Des industries acheuléennes se rencontrent dans le cailloutis inférieur (lit mineur de la Mékrou), des industries du Paléolithique moyen, bien caractérisées, sont dans le second cailloutis alors que le Paléolithique récent, le Néolithique ainsi que des occupations historiques sont mêlés au cailloutis supérieur.

Les phénomènes d'affaissement n'étant pas contemporains et étant probablement anciens, des mélanges d'occupation d'âges différents peuvent se rencontrer en surface, au même niveau.

Les sites toponymes mythiques et légendaires (demeures des divinités, lieux de culte et de sacrifices, sites historiques, socio-économiques ou socio-culturels connus; manifestations culturelles originales) abondent : 

de Bossia (W et pays songhay) à Gambou (demeure de Harâkoy Dikko, mère de tous les tôrous, génies primordiaux de la cosmogonie songhay) avec pirogue de Faran Maka, ancêtre primordial des pêcheurs Sorko et le premier humain à entrer en contact avec les génies tôrous (rocher) et hippopotame (rocher) ; Koulougna (où a été construit la casbah marocaine) ; Mâla, cité de Tchirey, chasseur, aîné des tôrous ; Sinsinkoro, île exclusivement réservée à Tchirey ; Si bari kangay, écurie du cheval de Sonni Ali Ber, le fondateur de l'Empire songhay dans la 2è moitié du XVè siècle rocher ) ; toponymes légendaires de la Brousse de Boumba " Boumba gandji " (en fait Brousse du W ou Parc du W actuel ), de la Mékrou et de l'Ali Bori  ; Brousse de Boumba ; embouchure Mékrou ; Maliko (sur le Goroubi : Bokki) ; Penkontou  (sur le Diamangou ) ; Bossia, Gambou, Mala etc.(lieux de sacrifice à influence locale, régionale, etc : fleuve Niger, affluents, collines); casbah marocaine de Koulen ; Sakala-Gonga et sites gourmantchés (rive gauche) ; Boumba (route de l'esclave ; Issa korombé) ; Katanga (rive gauche et Mékrou) : rapports avec les torous ; route de l'esclave, de la cola et des textiles; sépultures royales; aires de teinturerie; mines de jaspe" lantana", relations avec les pays haoussa et  yorouba ; circoncision; yenandi (dialogue entre les divinités et les hommes); pêche dans le fleuve (Sorkos) et dans les rivières (système de barrage en bois, dit niabou en gourmantché);etc.

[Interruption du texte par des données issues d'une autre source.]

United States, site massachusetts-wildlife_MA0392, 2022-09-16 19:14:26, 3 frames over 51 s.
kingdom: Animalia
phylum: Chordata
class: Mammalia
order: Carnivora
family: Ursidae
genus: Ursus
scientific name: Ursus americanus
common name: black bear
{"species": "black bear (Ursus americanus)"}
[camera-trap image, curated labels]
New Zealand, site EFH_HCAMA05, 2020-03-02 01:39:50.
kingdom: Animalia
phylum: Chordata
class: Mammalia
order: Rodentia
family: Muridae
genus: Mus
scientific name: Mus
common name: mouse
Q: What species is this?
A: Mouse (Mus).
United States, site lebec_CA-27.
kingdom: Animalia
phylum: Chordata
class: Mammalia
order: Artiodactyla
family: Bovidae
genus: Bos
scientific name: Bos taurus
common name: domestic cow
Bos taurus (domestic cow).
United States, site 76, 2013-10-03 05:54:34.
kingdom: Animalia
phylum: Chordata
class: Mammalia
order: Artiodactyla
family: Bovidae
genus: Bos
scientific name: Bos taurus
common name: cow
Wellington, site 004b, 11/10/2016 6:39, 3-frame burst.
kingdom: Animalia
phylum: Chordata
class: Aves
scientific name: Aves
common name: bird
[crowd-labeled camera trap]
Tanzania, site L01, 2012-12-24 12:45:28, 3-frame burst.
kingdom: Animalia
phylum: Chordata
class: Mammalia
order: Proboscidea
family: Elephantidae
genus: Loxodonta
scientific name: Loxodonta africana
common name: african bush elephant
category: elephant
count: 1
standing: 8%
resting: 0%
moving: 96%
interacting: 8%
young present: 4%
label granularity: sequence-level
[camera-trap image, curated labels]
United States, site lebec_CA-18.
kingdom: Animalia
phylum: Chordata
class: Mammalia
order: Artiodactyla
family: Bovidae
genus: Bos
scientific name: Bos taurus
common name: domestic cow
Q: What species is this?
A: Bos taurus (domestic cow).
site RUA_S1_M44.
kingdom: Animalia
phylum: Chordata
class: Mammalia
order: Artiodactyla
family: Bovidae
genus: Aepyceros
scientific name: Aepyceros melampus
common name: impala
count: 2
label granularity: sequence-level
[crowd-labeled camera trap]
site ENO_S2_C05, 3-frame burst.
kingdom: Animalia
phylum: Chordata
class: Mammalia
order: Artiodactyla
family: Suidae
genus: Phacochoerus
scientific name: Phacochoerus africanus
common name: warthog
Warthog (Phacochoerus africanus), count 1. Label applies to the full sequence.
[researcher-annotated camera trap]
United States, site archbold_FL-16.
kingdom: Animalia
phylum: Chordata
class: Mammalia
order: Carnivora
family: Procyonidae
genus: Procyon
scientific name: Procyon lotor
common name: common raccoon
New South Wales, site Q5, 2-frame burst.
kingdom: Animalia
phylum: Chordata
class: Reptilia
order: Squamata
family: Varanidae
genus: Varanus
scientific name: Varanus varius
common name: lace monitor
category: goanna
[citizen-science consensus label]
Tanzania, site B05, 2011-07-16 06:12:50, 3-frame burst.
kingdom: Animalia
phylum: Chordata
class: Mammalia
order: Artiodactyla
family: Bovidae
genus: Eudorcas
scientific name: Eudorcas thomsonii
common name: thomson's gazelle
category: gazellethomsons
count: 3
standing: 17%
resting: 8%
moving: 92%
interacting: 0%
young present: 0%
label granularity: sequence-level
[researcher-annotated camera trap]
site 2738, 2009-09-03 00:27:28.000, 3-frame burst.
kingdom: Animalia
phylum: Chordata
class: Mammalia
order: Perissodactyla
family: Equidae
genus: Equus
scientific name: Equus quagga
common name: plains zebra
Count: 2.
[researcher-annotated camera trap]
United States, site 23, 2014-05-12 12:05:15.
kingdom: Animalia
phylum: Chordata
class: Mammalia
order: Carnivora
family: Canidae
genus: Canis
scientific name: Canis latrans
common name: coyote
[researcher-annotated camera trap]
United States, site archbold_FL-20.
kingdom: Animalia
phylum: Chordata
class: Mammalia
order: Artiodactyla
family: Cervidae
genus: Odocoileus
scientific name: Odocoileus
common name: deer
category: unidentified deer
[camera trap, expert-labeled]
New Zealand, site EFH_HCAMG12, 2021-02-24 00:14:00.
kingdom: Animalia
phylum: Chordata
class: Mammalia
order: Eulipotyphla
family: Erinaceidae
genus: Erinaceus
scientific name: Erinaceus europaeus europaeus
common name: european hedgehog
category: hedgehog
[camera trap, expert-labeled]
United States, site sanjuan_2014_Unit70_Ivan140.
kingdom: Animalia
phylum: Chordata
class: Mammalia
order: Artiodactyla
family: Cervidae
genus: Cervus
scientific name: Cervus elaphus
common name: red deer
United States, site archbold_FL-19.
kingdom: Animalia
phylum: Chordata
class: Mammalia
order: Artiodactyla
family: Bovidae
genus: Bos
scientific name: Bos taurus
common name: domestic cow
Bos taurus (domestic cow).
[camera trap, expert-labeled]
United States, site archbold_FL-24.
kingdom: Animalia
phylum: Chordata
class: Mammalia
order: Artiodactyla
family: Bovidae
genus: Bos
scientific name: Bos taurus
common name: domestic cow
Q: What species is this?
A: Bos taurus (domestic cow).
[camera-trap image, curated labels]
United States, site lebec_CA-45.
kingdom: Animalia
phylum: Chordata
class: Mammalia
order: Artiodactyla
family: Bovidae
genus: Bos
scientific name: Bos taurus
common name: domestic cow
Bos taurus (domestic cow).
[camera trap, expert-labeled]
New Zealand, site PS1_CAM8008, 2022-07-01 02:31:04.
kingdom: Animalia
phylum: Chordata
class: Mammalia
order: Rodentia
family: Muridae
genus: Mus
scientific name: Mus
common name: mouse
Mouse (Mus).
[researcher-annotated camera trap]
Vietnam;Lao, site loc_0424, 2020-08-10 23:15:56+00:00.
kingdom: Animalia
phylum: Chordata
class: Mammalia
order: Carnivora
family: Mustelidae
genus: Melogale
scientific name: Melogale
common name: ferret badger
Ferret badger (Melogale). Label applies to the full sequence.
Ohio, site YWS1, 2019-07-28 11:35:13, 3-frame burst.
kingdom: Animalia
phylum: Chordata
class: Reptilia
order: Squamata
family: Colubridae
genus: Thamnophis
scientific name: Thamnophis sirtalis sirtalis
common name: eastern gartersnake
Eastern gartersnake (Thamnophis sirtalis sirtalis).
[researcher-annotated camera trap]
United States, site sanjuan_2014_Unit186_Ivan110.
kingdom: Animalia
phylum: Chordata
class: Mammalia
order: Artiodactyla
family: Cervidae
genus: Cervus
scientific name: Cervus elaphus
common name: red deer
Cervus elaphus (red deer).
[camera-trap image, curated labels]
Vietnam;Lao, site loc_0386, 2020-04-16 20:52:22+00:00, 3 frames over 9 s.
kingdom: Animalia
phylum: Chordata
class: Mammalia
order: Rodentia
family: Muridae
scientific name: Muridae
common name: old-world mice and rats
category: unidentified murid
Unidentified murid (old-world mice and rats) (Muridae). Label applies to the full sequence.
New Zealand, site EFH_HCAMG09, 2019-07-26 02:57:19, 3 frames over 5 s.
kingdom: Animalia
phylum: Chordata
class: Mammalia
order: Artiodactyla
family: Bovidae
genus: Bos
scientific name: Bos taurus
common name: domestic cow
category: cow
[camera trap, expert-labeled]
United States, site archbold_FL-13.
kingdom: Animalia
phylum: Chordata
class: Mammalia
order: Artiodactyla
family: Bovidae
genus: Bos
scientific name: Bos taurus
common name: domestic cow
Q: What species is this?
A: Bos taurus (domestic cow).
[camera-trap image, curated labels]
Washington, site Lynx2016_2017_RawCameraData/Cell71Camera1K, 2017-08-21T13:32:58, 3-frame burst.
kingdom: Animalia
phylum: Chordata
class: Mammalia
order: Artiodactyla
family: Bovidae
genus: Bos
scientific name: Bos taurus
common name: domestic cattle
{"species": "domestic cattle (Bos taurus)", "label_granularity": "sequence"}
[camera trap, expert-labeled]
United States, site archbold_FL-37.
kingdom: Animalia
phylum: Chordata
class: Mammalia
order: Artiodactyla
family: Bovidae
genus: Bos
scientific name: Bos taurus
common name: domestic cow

Déclarations d’authenticité et/ou d’intégrité

Les sites archéologiques ont gardé leur spécificité d'origine.

C'est sans doute cette spécificité d'un espace partagé entre par l'Homme et la grande faune sauvage africaine. 

Comparaison avec d’autres biens similaires

Le paysage culturel du Parc  « W » peut être comparé à celui du paysage culturel vivant de l'Aïr et du Ténéré qui constitue également un exemple exceptionnel d'établissements humains et d'occupation du territoire traditionnels et représentatifs de la culture nomade pastorale et caravanière des populations touarègues. On peut également citer, à titre de comparaison, le paysage de Sukur inscrit par le Nigeria en 1999.